Luukkonen tugged at the corner of his mustache and said to Henry, “We get ’em sometimes. People been talking a long time about da possibility. Dey say da geology’s right, but nobody’s found gold yet. Tank God. Imagine what’d happen if dey ever found anyting. Be de end of dis beautiful place, you betcha. So, Woodrow, what you tink?”

“Henry comes, too.”

“I don’t know if dey’d pay for two guides.”

“He will not be paid.”

“A free hand? Hell, what dey got to lose? Be here sunup day after tomorrow. Enjoy da rifle, Henry. She’s a beauty, dat one. You’ll need cartridges. Here.” He handed over two boxes of shells. “On da house.”

They were quiet paddling back to Crow Point. Henry thought about the rifle his uncle had given him. He’d never been given a gift so extravagant, and it confused him. He’d grown up on the rez with so little. Everyone on the rez had little. Having more than others, having too much, this was not Ojibwe.

As if divining his nephew’s thoughts, Woodrow said from the stern, “The rifle you will need. Use it to eat, and what you don’t eat give to The People.”

Which made the gift different. It wasn’t just for Henry. It served a greater purpose. With it he could provide for the elders and widows and others who could not hunt and did not work.

“These men,” Henry said, speaking of the other concern that had settled on him that day. “What will they be like?”

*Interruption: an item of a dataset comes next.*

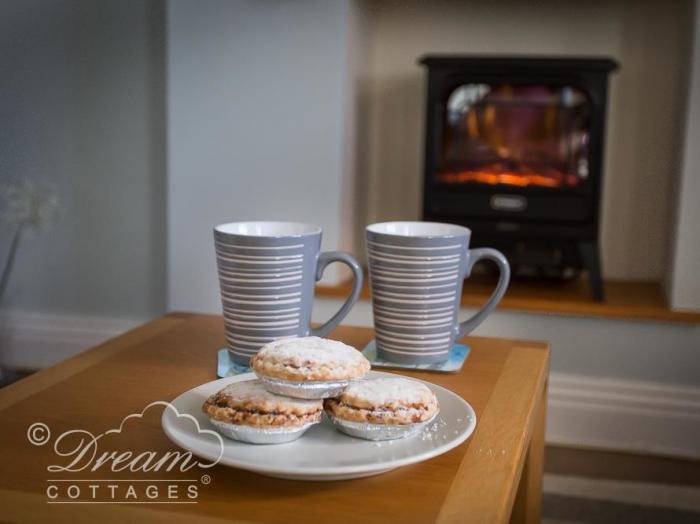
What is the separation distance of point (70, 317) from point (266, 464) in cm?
218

“Some are good, some are not. The good ones will respect your skill and respect the land you take them into. The others will not. The worst are the ones with much money. Often they believe that the money makes them better than you. They might try to hide this, but it’s what they believe. Many do not bother to hide it at all.”

“Do you get angry?”

“Why would I be angry? Because they believe a thing does not make it so. There is no dignity in anger. But I am also not a kicked dog.”

“If they treat you that way, what do you do?”

“I leave them.”

“Alone? Up north?”

“It is a good lesson.”

“How do they get back?”

“Who says they do?”

Henry twisted around, expecting to see a grin on his uncle’s face. Woodrow didn’t smile. He dipped his paddle and pushed hard toward Crow Point.